Mountain Parsley, Pseudocymopterus montanus (Parsley Family)
I see Mountain Parsley all the time, a little plant here and another over there. But in Bear Wallow Wilderness there are thousands everywhere. I felt like I was wading through them, mile after mile. Their yellow flowering clusters stand tall, about knee high. The arrangement of the flowers is quite characteristic, in umbels. You may be familiar with Queen Anne's Lace, which is a typical example of the grand floral display members of this Family are known for. Members of this Family were used by the Ancient Chinese, Mayans, Greeks, and Romans. In Greek art, for example, Dionysus is often shown bearing a ferule (Ferula spp.) in his hand. Today, the economic uses of Umbels continue, including: carrots, parsley, celery, fennel, dill, coriander, caraway, anise, and cumin. Medicinal uses and the infamous poison hemlock is also represented. Each flower is minute, but when you gather them together in these compound clusters of umbels, the appearance is outstanding.

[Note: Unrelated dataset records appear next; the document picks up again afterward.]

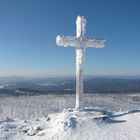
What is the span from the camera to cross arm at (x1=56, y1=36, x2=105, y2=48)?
26073 millimetres

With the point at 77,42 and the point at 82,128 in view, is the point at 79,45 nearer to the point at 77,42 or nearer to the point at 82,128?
the point at 77,42

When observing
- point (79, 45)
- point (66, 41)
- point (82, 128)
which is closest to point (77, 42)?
point (79, 45)

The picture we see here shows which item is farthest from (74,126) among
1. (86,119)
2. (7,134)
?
(7,134)

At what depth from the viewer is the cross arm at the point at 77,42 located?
26073mm

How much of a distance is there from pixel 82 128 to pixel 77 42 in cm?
787

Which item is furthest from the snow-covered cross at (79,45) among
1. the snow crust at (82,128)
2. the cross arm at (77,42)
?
the snow crust at (82,128)

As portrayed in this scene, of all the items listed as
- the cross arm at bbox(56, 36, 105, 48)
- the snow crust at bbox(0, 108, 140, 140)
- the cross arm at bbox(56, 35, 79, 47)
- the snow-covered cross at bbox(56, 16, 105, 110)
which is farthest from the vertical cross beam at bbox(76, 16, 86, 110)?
the snow crust at bbox(0, 108, 140, 140)

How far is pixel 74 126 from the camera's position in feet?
74.2

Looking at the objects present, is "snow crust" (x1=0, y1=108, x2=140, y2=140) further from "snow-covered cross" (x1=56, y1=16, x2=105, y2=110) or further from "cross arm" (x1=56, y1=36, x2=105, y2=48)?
"cross arm" (x1=56, y1=36, x2=105, y2=48)

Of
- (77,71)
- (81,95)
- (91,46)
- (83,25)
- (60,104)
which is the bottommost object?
(60,104)

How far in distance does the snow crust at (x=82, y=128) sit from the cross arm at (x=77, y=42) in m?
5.93

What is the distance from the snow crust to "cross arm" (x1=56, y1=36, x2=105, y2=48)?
593 cm

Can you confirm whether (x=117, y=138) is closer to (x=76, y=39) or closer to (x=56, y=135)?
(x=56, y=135)

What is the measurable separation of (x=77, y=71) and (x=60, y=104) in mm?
141055
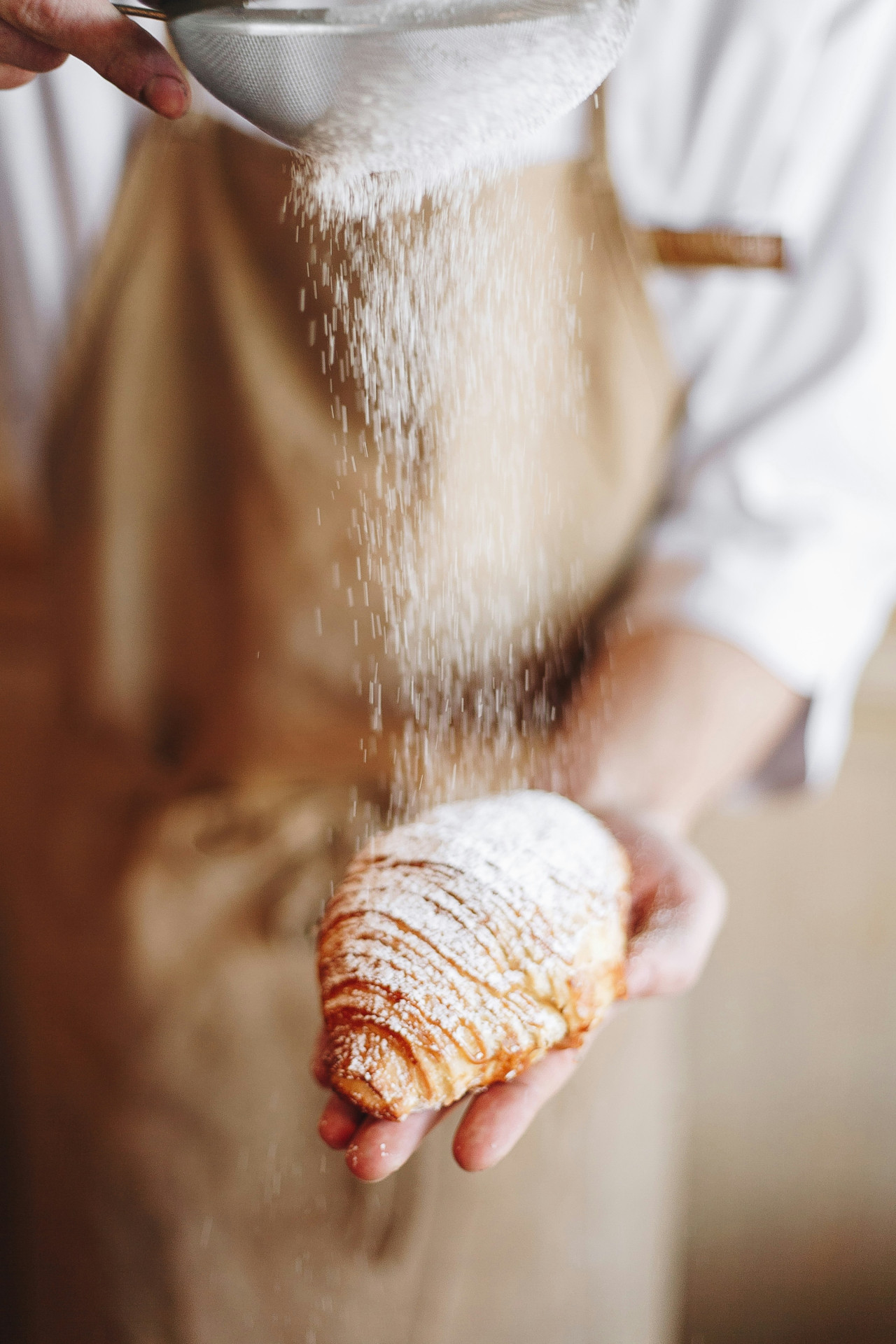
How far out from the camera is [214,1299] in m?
0.72

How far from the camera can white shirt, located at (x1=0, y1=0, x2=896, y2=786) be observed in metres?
0.78

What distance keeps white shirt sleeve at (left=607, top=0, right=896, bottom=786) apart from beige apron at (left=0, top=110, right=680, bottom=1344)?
64 mm

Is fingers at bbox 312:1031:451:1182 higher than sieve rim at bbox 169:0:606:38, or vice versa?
sieve rim at bbox 169:0:606:38

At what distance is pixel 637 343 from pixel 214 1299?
79 centimetres

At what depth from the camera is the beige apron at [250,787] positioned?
72 centimetres

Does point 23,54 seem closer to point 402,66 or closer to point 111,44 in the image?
point 111,44

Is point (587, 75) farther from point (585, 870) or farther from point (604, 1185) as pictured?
point (604, 1185)

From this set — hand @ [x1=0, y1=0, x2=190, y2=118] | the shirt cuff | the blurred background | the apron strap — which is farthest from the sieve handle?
the blurred background

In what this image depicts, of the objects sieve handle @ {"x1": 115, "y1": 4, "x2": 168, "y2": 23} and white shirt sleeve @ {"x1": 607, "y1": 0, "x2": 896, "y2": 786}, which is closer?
sieve handle @ {"x1": 115, "y1": 4, "x2": 168, "y2": 23}

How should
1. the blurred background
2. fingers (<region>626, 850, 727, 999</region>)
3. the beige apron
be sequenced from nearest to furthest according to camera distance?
fingers (<region>626, 850, 727, 999</region>) < the beige apron < the blurred background

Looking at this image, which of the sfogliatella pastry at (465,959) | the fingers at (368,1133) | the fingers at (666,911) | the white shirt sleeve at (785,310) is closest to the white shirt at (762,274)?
the white shirt sleeve at (785,310)

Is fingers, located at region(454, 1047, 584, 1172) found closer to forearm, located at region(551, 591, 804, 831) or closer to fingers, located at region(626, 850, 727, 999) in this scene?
fingers, located at region(626, 850, 727, 999)

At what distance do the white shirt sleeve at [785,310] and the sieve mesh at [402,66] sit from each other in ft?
1.09

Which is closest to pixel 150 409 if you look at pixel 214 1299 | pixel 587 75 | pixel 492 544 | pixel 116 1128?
pixel 492 544
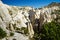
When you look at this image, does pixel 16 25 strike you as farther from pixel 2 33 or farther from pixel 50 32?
pixel 50 32

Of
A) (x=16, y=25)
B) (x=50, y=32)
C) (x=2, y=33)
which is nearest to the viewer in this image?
(x=2, y=33)

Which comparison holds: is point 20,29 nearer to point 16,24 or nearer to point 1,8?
point 16,24

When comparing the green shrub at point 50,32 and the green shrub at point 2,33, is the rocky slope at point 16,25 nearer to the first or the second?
the green shrub at point 2,33

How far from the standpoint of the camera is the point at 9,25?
60.0m

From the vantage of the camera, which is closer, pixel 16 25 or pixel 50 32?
pixel 50 32

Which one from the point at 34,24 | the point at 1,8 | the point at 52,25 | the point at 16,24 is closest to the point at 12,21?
the point at 16,24

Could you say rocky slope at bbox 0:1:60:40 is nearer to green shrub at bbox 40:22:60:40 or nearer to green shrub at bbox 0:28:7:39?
green shrub at bbox 0:28:7:39

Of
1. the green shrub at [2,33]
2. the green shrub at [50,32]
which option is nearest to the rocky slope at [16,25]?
the green shrub at [2,33]

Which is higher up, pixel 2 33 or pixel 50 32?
pixel 2 33

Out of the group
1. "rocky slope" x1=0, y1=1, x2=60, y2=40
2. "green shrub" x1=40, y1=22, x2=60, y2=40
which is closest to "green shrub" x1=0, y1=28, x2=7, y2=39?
"rocky slope" x1=0, y1=1, x2=60, y2=40

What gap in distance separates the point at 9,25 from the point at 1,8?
22.9ft

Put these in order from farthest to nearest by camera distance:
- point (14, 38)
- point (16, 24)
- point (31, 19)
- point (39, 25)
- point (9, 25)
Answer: point (31, 19) < point (39, 25) < point (16, 24) < point (9, 25) < point (14, 38)

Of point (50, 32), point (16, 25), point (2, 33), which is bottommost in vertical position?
point (50, 32)

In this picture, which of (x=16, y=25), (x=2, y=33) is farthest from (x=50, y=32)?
(x=2, y=33)
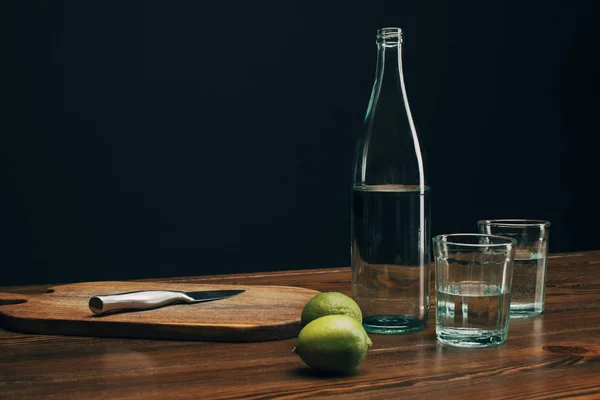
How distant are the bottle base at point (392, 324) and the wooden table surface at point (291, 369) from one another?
0.02 m

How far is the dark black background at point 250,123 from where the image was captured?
120 inches

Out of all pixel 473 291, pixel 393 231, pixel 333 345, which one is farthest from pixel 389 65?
pixel 333 345

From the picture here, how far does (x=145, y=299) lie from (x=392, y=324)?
37cm

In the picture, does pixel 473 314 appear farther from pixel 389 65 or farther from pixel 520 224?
pixel 389 65

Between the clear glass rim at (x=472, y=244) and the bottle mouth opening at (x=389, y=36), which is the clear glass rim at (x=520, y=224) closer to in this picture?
the clear glass rim at (x=472, y=244)

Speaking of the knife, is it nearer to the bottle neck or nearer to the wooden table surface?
the wooden table surface

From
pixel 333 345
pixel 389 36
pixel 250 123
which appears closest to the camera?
pixel 333 345

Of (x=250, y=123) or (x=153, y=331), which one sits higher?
(x=250, y=123)

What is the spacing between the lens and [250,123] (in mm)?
3295

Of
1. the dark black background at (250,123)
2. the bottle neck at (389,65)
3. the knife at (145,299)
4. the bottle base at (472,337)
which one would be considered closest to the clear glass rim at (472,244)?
the bottle base at (472,337)

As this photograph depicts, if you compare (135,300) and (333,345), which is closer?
(333,345)

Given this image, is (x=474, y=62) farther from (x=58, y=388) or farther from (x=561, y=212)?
(x=58, y=388)

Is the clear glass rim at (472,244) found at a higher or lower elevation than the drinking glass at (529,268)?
higher

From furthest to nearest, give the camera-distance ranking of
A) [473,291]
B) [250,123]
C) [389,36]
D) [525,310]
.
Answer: [250,123]
[525,310]
[389,36]
[473,291]
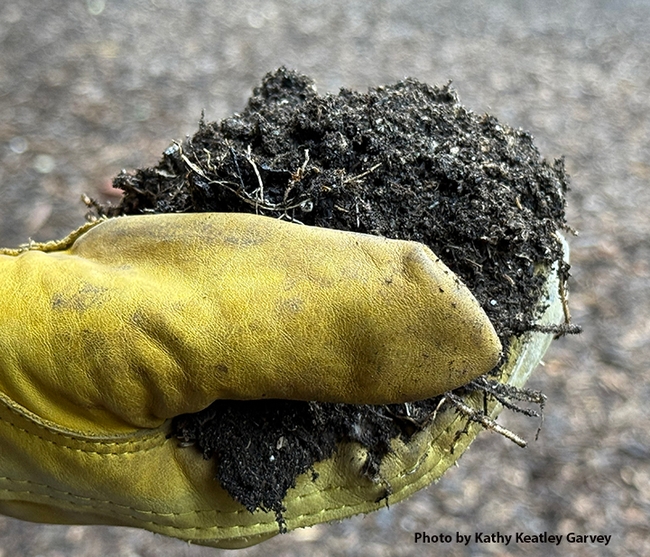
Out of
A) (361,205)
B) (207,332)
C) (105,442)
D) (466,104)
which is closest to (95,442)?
(105,442)

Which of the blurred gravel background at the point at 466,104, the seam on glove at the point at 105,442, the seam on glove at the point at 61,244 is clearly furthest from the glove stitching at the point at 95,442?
the blurred gravel background at the point at 466,104

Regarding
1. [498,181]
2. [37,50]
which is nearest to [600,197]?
[498,181]

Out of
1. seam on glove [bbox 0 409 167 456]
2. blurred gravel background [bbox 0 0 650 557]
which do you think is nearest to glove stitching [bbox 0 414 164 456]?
seam on glove [bbox 0 409 167 456]

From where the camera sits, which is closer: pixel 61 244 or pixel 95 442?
pixel 95 442

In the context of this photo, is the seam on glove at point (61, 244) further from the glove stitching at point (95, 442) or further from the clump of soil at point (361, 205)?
the glove stitching at point (95, 442)

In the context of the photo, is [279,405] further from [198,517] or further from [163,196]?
[163,196]

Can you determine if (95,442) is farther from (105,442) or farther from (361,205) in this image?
(361,205)

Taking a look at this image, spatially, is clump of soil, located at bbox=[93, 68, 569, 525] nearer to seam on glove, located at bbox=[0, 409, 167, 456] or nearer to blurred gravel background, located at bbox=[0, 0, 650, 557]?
seam on glove, located at bbox=[0, 409, 167, 456]
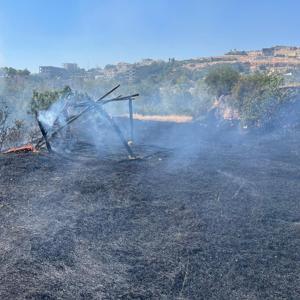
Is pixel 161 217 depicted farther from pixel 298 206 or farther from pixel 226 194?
pixel 298 206

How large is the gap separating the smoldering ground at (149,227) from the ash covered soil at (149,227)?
2 centimetres

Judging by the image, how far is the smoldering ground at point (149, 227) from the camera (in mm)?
5543

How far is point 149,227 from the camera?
301 inches

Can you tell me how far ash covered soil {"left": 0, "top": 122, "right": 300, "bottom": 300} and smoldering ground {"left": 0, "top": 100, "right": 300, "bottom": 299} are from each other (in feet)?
0.06

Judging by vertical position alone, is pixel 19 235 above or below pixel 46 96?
below

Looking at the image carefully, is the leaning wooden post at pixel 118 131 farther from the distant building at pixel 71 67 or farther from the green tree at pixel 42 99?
the distant building at pixel 71 67

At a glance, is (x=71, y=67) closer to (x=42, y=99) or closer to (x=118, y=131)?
(x=42, y=99)

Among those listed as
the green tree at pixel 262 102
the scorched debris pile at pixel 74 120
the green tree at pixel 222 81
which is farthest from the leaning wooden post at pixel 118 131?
the green tree at pixel 222 81

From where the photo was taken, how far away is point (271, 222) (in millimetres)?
7859

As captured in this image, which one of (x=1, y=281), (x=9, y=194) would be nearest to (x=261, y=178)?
(x=9, y=194)

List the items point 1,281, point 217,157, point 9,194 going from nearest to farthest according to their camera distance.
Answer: point 1,281
point 9,194
point 217,157

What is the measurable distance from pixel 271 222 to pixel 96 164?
6.50m

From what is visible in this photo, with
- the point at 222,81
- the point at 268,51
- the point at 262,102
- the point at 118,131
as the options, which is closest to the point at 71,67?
the point at 268,51

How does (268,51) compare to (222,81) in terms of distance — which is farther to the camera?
(268,51)
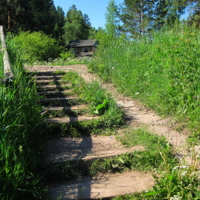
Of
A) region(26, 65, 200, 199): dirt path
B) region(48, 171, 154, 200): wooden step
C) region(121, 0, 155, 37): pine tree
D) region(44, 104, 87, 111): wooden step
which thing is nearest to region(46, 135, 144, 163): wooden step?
region(26, 65, 200, 199): dirt path

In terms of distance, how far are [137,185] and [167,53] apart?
3.34m

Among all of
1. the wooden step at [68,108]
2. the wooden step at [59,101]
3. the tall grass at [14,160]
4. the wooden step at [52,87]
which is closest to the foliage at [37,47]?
the wooden step at [52,87]

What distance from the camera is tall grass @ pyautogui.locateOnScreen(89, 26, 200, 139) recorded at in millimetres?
4500

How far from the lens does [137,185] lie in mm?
2914

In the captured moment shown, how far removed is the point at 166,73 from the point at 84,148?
8.35 feet

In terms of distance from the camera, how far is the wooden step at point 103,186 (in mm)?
2764

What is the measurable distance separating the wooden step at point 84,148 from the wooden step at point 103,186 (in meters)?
0.35

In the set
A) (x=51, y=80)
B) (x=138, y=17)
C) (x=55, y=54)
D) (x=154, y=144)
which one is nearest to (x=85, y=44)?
(x=138, y=17)

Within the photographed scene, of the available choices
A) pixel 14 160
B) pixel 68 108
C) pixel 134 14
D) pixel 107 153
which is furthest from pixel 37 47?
pixel 134 14

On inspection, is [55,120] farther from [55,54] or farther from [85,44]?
[85,44]

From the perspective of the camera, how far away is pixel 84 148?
381 cm

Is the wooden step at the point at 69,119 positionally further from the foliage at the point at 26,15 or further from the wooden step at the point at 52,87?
the foliage at the point at 26,15

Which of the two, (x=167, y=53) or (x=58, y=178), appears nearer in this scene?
(x=58, y=178)

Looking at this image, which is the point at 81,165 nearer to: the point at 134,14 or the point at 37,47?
the point at 37,47
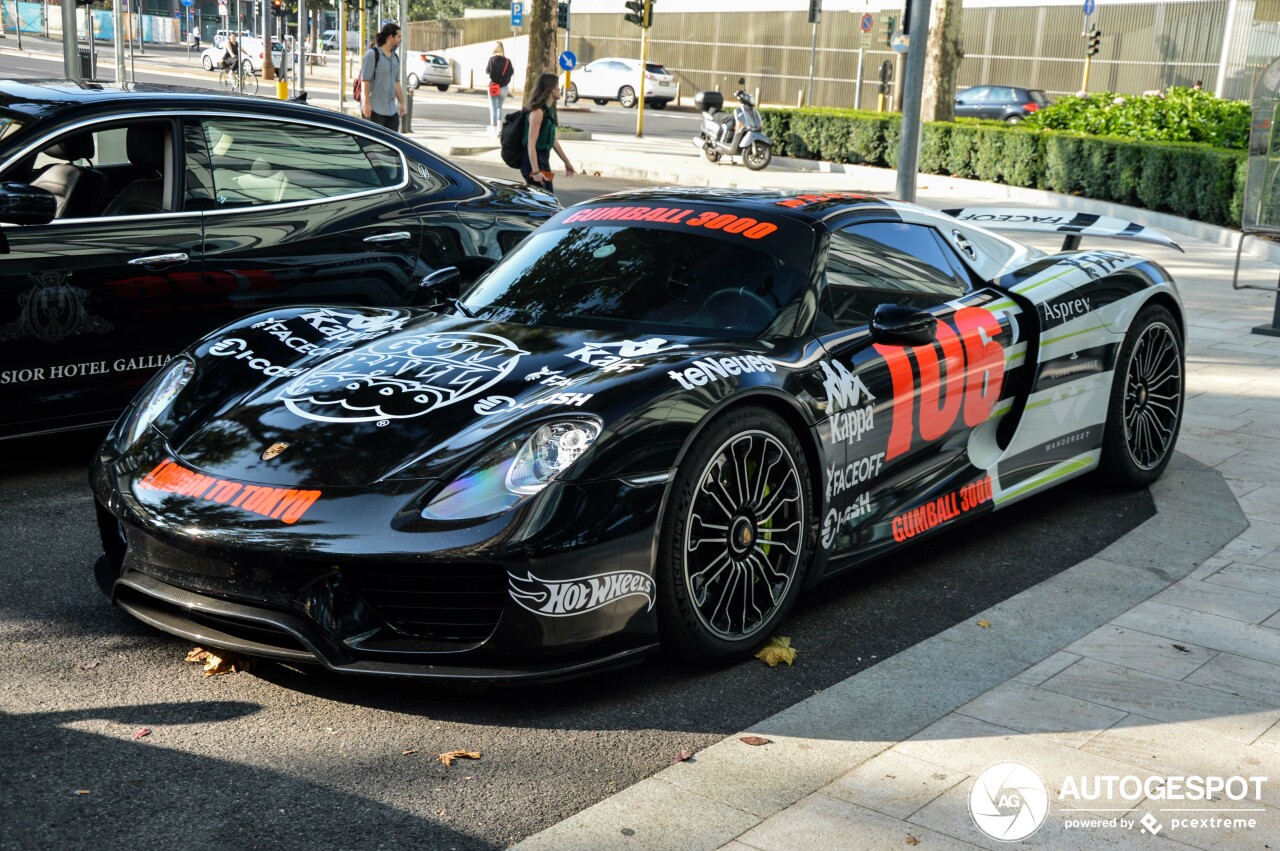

The leaves are dark green and dissected. The fruits are minute like the flowers and dry. They are important for valid identification, which is quite challenging. Once you learn to recognize the family, based on the inflorescence, you'll be well on your way to an accurate identification. However, not all plants with flowers in umbels are in the Umbel Family, but that's the best place to begin. Good luck. You'll need it if you use a technical key to sort them out, plus a good dose of patience.